◆ Source records
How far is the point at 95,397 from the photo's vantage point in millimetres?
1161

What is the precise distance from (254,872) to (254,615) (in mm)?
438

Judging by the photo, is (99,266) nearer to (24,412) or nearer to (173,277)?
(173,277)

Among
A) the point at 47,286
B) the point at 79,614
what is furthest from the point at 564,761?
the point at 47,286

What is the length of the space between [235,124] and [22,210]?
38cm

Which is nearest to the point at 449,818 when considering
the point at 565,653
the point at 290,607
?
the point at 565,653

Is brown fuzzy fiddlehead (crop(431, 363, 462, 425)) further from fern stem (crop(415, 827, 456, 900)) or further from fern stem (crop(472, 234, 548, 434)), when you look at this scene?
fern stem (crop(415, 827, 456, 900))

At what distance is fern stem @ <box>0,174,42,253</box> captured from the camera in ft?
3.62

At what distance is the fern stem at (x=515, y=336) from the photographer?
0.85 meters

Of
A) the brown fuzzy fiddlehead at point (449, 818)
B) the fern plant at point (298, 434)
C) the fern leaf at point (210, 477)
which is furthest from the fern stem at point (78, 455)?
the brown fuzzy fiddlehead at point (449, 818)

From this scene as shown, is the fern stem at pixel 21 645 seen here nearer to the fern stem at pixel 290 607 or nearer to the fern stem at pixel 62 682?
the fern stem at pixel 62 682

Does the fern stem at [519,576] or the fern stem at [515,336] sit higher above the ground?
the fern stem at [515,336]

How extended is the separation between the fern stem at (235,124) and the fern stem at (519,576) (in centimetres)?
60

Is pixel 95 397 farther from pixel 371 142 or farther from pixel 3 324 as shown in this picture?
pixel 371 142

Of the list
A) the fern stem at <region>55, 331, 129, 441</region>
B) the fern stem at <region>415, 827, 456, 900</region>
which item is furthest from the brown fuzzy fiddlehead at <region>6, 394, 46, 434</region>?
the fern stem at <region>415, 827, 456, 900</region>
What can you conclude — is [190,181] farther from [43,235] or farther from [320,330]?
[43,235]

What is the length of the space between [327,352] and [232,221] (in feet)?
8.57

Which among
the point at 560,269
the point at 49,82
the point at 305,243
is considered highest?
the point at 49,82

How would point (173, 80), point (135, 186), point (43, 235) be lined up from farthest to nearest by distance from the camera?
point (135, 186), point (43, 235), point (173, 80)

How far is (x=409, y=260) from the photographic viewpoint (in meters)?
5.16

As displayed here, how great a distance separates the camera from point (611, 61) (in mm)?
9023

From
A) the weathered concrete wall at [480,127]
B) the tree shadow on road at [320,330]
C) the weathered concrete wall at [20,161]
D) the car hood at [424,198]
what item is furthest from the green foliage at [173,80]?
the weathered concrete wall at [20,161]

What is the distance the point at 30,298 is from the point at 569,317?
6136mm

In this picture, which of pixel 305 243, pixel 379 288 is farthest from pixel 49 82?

◆ Given exercise
Write out all of the data above again, swapping every "millimetres" for "millimeters" and leaving the rest unchanged.

◆ Written answer
How far is the point at 95,397 from the photo's vantage point in millimeters?
1161

What is the precise distance from (254,872) to (254,615) (in mm)?
438

Judging by the photo, is (99,266) nearer to (24,412) or nearer to (173,277)?
(173,277)

Among
A) the point at 47,286
B) the point at 79,614
what is furthest from the point at 564,761?
the point at 47,286

What is the length of the space between [235,124] and [22,210]?
38cm

Which is nearest to the point at 449,818 when considering
the point at 565,653
the point at 290,607
?
the point at 565,653

Is brown fuzzy fiddlehead (crop(431, 363, 462, 425)) further from fern stem (crop(415, 827, 456, 900)) or further from fern stem (crop(472, 234, 548, 434)), when you look at this scene?
fern stem (crop(415, 827, 456, 900))

At what distance is fern stem @ <box>0,174,42,253</box> captured from the camera in ft?
3.62

At what distance is the fern stem at (x=515, y=336) from the photographer?
0.85 meters

Of
A) the brown fuzzy fiddlehead at point (449, 818)
B) the fern plant at point (298, 434)
C) the fern leaf at point (210, 477)
which is furthest from the fern stem at point (78, 455)?
the brown fuzzy fiddlehead at point (449, 818)

From this scene as shown, is the fern stem at pixel 21 645 seen here nearer to the fern stem at pixel 290 607 or nearer to the fern stem at pixel 62 682?
the fern stem at pixel 62 682

Does the fern stem at [519,576] or the fern stem at [515,336] sit higher above the ground?
the fern stem at [515,336]

How extended is the separation between the fern stem at (235,124) and the fern stem at (519,576) (in centimetres)?
60

Is pixel 95 397 farther from pixel 371 142 or farther from pixel 3 324 as shown in this picture?
pixel 371 142

Of the list
A) the fern stem at <region>55, 331, 129, 441</region>
B) the fern stem at <region>415, 827, 456, 900</region>
which item is furthest from the brown fuzzy fiddlehead at <region>6, 394, 46, 434</region>?
the fern stem at <region>415, 827, 456, 900</region>
What can you conclude — is [190,181] farther from [43,235] or farther from [320,330]?
[43,235]

What is the length of the space between [327,352] and [232,221] (in feet)?
8.57

Which among
the point at 560,269
the point at 49,82
the point at 305,243
is considered highest?
the point at 49,82

How would point (173, 80), point (135, 186), point (43, 235) be lined up from farthest to nearest by distance from the camera?
point (135, 186), point (43, 235), point (173, 80)

How far is (x=409, y=260) from the photographic viewpoint (in meters)?
5.16

As displayed here, how great a distance separates the camera from point (611, 61) (in mm)?
9023

From
A) the weathered concrete wall at [480,127]
B) the tree shadow on road at [320,330]
C) the weathered concrete wall at [20,161]
D) the car hood at [424,198]
what item is furthest from the green foliage at [173,80]?
the weathered concrete wall at [20,161]

What is the distance the point at 30,298 is from the point at 569,317?
6136mm

In this picture, which of pixel 305 243, pixel 379 288 is farthest from pixel 49 82?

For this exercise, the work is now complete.